Famiglia (foto di Mario 0107 - Pixabay)

Si dirà che il papa è vicino alla Lega o che ha parlato solo da cristiano?

Il Papa: la famiglia è solo tra uomo e donna
di Antonello Cannarozzo

Il neo ministro per la Famiglia  Lorenzo Fontana, nelle scorse settimane ha fatto due affermazioni che hanno suscitato aspre polemiche.

Ha dichiarato, in estrema sintesi, pur tra molti distinguo, che le famiglie, sono solo quelle naturali formate da un uomo e una donna escludendo di fatto tutte quelle unioni formate da coppie dello stesso sesso, le quali non sono estromesse da alcun diritto, come afferma la legge sulle unioni civili, ma appunto sono unioni e non famiglie.

Come sappiamo si sono levati nei confronti del ministro delle critiche assai violente in primis dalle associazioni per i diritti omosessuali che si sono sentite di nuovo emarginate dopo anni di lotte per l’emancipazione, ma anche da alcuni settori della politica e dai settori più progressisti della Chiesa.

Altro argomento tabù che il ministro ha voluto toccare è il tema dell’aborto.

In una società che invecchia è il caso di rivedere, insieme alle politiche sulla famiglia anche l’interruzione di gravidanza dando alla donna più strumenti per non abortire evitando così non solo di sopprimere la vita del feto, ma evitando un doloroso vulnus che si porterebbe tutta la vita.

Dunque, due temi scottanti che hanno innescato le durissime contestazioni a cui abbiamo accennato, ma che adesso, almeno per coerenza, dovranno scatenarsi anche contro papa Francesco che ha affrontato questi due temi senza tanti giri di parole.

Il Papa ha affermato, durante un incontro con l’associazione del Forum delle Famiglie che: "Fa dolore dirlo - ha detto a braccio - Oggi si parla di famiglie diversificate, di diversi tipi di famiglie. Si è vero che la parola famiglia è analoga, ma la famiglia è immagine di Dio. Uomo e donna, è una sola. Sono immagine e somiglianza di Dio. San Paolo lo chiama mistero grande, sacramento grande. Può darsi che non siano credenti, ma se si amano e uniscono in matrimonio sono a immagine e somiglianza di Dio. Per questo il matrimonio è un sacramento grande". 
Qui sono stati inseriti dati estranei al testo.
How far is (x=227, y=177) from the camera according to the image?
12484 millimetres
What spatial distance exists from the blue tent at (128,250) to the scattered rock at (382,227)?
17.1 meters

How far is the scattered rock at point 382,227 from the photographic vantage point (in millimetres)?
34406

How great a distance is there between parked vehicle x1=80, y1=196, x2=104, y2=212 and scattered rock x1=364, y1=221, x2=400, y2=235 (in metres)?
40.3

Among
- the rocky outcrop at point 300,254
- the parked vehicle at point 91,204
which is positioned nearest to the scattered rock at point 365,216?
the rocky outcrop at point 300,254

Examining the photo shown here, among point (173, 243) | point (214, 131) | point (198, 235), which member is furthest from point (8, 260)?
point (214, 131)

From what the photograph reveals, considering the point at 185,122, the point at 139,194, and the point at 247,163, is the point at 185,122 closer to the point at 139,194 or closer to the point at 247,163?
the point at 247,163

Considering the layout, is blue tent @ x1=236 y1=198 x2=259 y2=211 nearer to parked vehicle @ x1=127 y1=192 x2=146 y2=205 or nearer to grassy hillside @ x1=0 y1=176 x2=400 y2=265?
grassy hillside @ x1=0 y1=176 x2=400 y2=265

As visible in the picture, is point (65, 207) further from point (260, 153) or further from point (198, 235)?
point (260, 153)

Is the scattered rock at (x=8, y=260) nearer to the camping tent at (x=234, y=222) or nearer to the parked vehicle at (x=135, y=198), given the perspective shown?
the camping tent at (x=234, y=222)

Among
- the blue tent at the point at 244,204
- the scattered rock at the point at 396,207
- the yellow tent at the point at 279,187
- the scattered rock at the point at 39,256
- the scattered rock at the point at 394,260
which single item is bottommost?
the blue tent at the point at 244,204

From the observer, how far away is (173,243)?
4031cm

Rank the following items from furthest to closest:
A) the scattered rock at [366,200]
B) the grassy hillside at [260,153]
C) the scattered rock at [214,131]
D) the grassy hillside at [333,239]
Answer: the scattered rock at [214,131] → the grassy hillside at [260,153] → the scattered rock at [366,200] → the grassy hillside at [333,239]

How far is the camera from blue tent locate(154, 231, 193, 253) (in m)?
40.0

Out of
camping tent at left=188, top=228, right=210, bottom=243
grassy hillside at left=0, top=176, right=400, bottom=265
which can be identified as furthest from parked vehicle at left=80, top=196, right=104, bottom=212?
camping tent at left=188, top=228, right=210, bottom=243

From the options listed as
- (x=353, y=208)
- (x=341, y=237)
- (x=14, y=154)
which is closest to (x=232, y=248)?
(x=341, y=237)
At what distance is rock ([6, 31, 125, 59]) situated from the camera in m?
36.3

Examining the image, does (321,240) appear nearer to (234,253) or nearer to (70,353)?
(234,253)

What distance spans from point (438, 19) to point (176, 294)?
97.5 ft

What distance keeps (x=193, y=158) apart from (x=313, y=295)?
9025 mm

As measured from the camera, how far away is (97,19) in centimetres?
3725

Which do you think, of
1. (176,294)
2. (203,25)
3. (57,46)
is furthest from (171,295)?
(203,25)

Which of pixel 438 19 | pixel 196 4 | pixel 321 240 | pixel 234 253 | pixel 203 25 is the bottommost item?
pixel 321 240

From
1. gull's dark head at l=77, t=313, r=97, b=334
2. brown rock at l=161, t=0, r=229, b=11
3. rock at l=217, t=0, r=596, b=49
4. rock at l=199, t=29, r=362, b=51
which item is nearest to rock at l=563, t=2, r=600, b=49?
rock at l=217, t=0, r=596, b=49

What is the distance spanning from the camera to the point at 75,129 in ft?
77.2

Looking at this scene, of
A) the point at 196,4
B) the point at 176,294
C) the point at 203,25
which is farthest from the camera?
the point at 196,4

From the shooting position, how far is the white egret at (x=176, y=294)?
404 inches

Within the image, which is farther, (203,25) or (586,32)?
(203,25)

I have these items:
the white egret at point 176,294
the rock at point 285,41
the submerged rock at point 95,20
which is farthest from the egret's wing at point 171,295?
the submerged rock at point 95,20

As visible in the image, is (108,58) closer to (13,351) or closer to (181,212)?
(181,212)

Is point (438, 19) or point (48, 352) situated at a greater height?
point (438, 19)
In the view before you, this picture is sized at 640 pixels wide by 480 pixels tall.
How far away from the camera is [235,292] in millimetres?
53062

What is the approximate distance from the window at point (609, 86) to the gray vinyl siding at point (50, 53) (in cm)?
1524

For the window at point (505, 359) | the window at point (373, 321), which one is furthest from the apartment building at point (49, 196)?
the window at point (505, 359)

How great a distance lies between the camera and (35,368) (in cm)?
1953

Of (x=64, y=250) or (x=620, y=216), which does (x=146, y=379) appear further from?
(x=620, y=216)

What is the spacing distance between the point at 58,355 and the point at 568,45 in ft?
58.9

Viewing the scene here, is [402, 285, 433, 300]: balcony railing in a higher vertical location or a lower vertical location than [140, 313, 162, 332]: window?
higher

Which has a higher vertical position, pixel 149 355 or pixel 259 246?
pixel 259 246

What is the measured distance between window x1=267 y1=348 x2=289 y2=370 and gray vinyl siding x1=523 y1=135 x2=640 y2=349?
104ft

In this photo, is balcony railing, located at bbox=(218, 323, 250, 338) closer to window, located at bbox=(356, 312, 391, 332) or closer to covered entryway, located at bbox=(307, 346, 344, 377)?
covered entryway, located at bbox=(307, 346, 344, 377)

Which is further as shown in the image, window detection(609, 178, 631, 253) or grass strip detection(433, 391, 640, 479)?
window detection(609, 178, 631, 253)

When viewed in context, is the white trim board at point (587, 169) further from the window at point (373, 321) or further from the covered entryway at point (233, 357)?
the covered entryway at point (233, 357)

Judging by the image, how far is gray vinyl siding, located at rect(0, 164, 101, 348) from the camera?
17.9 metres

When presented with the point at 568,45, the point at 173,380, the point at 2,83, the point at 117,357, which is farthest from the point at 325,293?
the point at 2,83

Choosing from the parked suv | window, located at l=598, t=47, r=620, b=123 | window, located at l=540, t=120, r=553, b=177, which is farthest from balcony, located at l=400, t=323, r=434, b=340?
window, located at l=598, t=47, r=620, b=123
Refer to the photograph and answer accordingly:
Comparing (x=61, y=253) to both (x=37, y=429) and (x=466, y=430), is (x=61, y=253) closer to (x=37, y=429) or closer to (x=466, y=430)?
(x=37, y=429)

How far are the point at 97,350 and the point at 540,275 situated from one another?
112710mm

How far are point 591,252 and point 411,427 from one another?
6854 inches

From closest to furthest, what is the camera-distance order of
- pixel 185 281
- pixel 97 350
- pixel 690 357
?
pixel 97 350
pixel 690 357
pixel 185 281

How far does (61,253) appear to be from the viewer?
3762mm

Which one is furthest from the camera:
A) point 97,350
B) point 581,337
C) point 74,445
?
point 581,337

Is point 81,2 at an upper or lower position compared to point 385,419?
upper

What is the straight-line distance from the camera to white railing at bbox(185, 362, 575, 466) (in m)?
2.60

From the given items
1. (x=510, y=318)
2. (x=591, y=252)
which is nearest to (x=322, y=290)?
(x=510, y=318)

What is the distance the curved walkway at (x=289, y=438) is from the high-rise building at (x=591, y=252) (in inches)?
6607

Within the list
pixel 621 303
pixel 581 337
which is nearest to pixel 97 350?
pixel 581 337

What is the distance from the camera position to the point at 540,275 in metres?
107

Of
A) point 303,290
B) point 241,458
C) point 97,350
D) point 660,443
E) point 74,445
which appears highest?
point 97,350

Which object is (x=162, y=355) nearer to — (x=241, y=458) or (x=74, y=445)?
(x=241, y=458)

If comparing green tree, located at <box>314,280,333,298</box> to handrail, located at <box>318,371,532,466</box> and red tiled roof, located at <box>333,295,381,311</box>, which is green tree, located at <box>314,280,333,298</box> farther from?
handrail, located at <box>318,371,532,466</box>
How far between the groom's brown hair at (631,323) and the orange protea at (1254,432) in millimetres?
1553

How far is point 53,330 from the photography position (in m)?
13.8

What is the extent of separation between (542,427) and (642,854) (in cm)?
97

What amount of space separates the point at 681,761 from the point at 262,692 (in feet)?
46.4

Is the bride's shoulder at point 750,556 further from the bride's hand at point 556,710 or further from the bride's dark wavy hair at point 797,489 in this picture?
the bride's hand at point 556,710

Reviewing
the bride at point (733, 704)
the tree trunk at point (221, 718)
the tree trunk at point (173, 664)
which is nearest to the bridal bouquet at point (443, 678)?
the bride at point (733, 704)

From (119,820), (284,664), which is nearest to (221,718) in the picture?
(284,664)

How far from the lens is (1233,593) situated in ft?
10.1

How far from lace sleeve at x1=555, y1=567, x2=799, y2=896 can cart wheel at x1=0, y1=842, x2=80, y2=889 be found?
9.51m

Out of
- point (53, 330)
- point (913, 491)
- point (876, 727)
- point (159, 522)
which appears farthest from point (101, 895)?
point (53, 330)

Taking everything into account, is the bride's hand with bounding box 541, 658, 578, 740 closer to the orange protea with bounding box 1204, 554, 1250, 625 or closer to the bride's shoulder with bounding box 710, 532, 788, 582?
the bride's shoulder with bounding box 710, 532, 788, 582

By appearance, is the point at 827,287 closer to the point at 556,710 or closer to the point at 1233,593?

Parole chiare che non hanno bisogno di commenti o precisazioni, ma non contento ha osato anche lui parlare anche contro l’aborto, che per la Chiesa, fino a prova contraria, rimane un peccato gravissimo, e soprattutto contro ciò che Bergoglio ha definito ‘l’aborto selettivo’.

"Ho sentito dire – ha proseguito - che è di moda, o almeno abituale, che quando nei primi mesi di gravidanza si fanno gli studi per vedere se il bambino non sta bene o viene con qualcosa, la prima offerta è: lo mandiamo via. L'omicidio dei bambini: per risolvere la vita tranquilla si fa fuori un innocente"ricordando amaramente ha proseguito che "i figli sono il dono più grande, i figli che si ricevono come vengono, come Dio li manda" anche se "a volte sono malati".

Infine ha voluto raccontare un breve aneddoto della sua infanzia.

Da ragazzo la maestra che insegnava storia ci diceva della famosa rupe del monte Taigeto a Sparta, per salvaguardare la purezza dei bambini, venivano buttati giù quelli malformati. Un'atrocità, ma noi facciamo lo stesso”.

“Perché - si è chiesto ancora il Papa, ad alta voce - non si vedono nani per la strada? Perché il protocollo di tanti medici dice: viene male, mandiamolo via". "Il secolo scorso - ha scandito ancora il Pontefice - tutto il mondo si è scandalizzato per quello che facevano i nazisti. Oggi facciamo lo stesso, ma con i guanti bianchi".

Papa Francesco con queste sue affermazioni non ha fatto altro che ribadire i fondamenti cristiani della vita, ma ora bisognerà aspettare se anche nei suoi confronti saranno mosse le dure critiche dalle varie associazioni per i diritti civili di vario colore come è avvenuto per il ministro Fontana.

Come capita in questi casi per non contraddire la figura di Bergoglio, eletta a simbolo di un certo progressismo mondiale, si dirà che il Papa non è certo un ministro della Repubblica italiana, che governa un altro Stato, è a capo di una religione e così via, e le accuse di omofobia o contro la libertà della donna saranno certamente annacquate, anche se non mancherà chi penserà che anche il Papa sotto sotto sia anch’egli divenuto un po’ leghista.